Czy dobrze wyczuwamy w "Puchu" inspiracje brechtowskie? Jakoś nam się skojarzył "Dobry człowiek z Seczuanu"...

Moją główną inspiracją był "Woyzeck" Büchnera. Czytałam go, akurat szukając formy dla "Puchu". Poczułam, że ten jnnjkego drapieżny klimat bardzo mi odpowiada i coś podobnego chcę w swoim tekście osiągnąć. Jakieś szaleństwo pachnące ludzkim potem. Tak o tym myślałam.

Już jako osiemnastolatka przysyłała pani do nas sztuki, które rozgrywały się w scenerii domowej lub szpitalnej, zawsze w rodzinnym piekle. Pamiętam motywy kazirodztwa, gwałtu, eutanazji, przemocy psychicznej.
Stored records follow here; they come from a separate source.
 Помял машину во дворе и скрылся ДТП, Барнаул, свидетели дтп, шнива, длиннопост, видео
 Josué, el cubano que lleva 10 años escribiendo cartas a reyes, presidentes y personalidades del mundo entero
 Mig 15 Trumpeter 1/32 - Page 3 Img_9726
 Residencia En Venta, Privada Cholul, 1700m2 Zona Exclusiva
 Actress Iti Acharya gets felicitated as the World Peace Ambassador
Wchodzę do internetu - prymuska z dobrego domu odbiera nagrodę z angielskiego. Chyba sporo osób się dziwi?

Tematy, które podejmowałam dwa lata temu, wydają mi się dziś bardzo obce i odległe. Na pewno nie sięgnęłabym po nie w tej chwili. Wydaje mi się, że były to dla mnie tematy ciekawe, bo mogłam sobie w nich pofantazjować, co było stosunkowo łatwe. Lubiłam dotykać czegoś, czego nie doświadczyłam, co mogłam sobie tylko wyobrazić. Nie odcinam się od tamtych tekstów, choć myślę, że tamten etap zamknęłam i nie chcę do niego powracać.
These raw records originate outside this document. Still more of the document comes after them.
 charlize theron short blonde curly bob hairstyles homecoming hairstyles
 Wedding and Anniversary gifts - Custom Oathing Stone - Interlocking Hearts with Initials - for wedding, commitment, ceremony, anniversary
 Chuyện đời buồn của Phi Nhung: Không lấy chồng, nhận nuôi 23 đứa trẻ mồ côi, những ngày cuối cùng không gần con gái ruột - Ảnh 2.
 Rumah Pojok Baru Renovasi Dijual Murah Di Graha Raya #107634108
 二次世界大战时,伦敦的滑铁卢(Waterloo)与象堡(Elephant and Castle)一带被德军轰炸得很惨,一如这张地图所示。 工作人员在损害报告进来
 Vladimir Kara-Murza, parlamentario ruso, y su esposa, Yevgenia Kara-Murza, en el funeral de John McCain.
A kiedy w ogóle zaczęła pani pisać?

Zaczęłam jakoś w połowie liceum. Takim pierwszym impulsem, który popchnął mnie w tę stronę, był Festiwal Teatrów Awangardowych w Jeleniej Górze PESTKA i produkcje Teatru Odnalezionego. Poznałam tam bardzo otwartych ludzi, dzięki którym nauczyłam się zawsze szukać czegoś szalonego w tym, co robię. Pomogło również wsparcie rodziców, którzy popierają moje nie zawsze oczywiste pomysły na samorealizację. Tak mam, że jak już się w coś angażuję, to do upadłego, a inne rzeczy potrafię bardzo zaniedbać. Dzięki temu zapałowi udało mi się "wepchnąć" do Teatru im. Cypriana Kamila Norwida w Jeleniej Górze. Praca w tym miejscu bardzo wiele mi dała. Współpracuję tu z Szymonem Bogaczem, dzięki któremu otworzyłam się na zupełnie obce mi wcześniej pisanie formą. Przełomowe dla naszej dwójki było spotkanie z Julią Mark. Gdy pojawił się pomysł realizacji tekstu Szymona Karskiego historia nieprawdziwa, oczywiste było dla nas, że musimy zrobić to we trójkę. Mamy poczucie, że świetnie się dopełniamy i dalej chcemy razem pracować. To ciekawe, że z Szymonem mamy tak odmienne style pisania, a jednocześnie wiem, że gdyby nie on, "Puch" by nie powstał, a przynajmniej nie w takiej formie.

Wcześniej jednak były warsztaty dramatopisarskie Artura Pałygi, który chwalił panią jako jedną ze swoich najzdolniejszych adeptek. Czego nauczyła się pani od niego?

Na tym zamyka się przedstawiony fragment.